The Fayette Citizen-News Page

Wednesday, May 23, 2001

Booth clenches sixth consecutive win at National Science Olympiad

For the sixth year in a row, the Science Olympiad team at Booth Middle School has brought home the gold by taking first place at the National Science Olympiad Competition.

The win this year was especially a triumph for the team since most members were battling the flu virus the week of the Olympiad. Incredibly, the team placed almost 100 points ahead of second place Parrott Academy from North Carolina and third place Thomas Jefferson Middle School from Indiana.

Two other Fayette schools also participated in the national contest. McIntosh High School ranked sixth, and Rising Starr Middle ranked 13th. The only other school from Georgia to make the national tournament, Columbus High School, placed 45th.

Getting selected to participate in the national competition is no easy feat. First, teams must place in the top four at the regional level to advance to the state contest. In order to get to the national level, teams must place either first or second in state competition.

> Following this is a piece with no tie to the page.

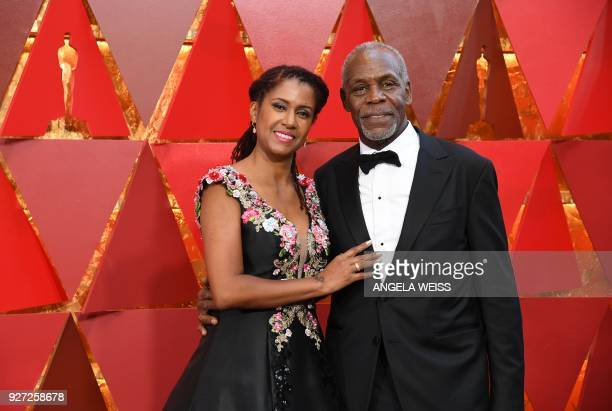 US actors Danny Glover and his wife Eliane Cavalleiro arrive for the 90th Annual Academy Awards on March 4 in Hollywood California / AFP PHOTO /...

Booth was the state's second place winner, which secured the school its 10th consecutive trip to national competition.

Approximately 2,500 middle and high school students competed in the 2001 National Science Olympiad May 18-19 in Colorado.

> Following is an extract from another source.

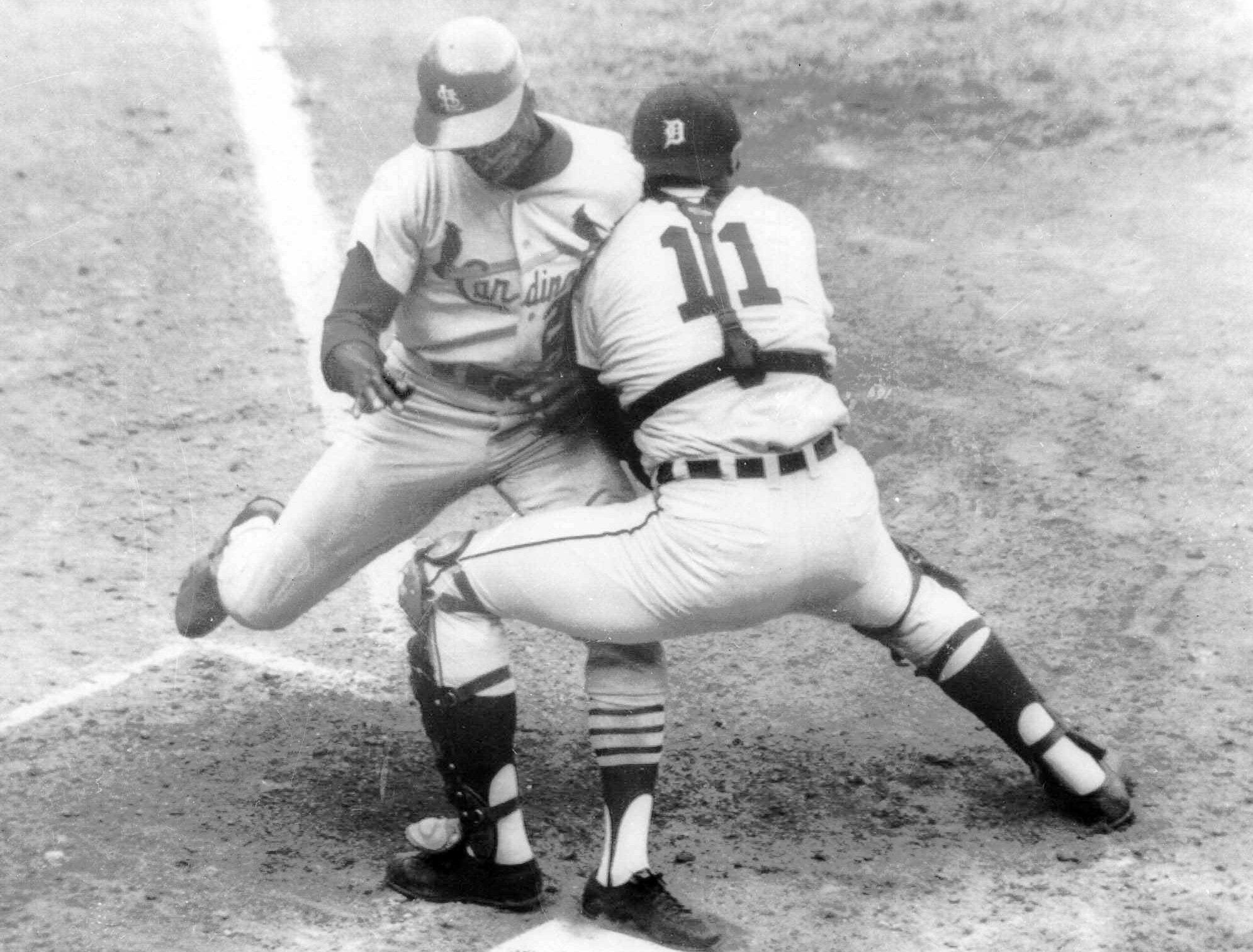 Tigers catcher Bill Freehan puts the tag on Cardinals outfielder Lou Brock on Oct. 7, 1968, at the plate in the fifth inning of Game 5 of World Series at Tiger Stadium. Brock was attempting to score on Julian Javier' single to left, but Tigers Willie Horton fired to the plate in time.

Booth's medal winners in team events were Kevin Bails and Bryan Odakura, first in rocks and minerals; Christine Hedge, Shirley Li and Whitney Baker, first in experimental design; and Steven Perry and Rahul Basu, second in astronomy.

Steven Perry and Andrew Wedemeyer, second in the Wright stuff; Karen Ketsche and Michael Massengal, third in road scholar; Steve Piasta and Alyssa Anderson, fifth in orienteering; and Steve Piasta and Bryan Odakura, fifth in bottle rockets.

Science Olympiad is an Olympic-style competition that was created in 1983 as an alternative to traditional science teaching methods, science fairs and single-discipline academic tournaments. Instead of memorization and textbooks, students engage in hands-on discovery of cross-curriculum theories and principles.

Relying on teamwork, discipline, commitment, and determination, students experience achievement under real-world rigorous academic interscholastic individual and team events in biology, chemistry, earth science, physics, computer science, and engineering. Currently, the Science Olympiad involves participants from nearly all of the 50 states and more than 12,000 K-12 schools.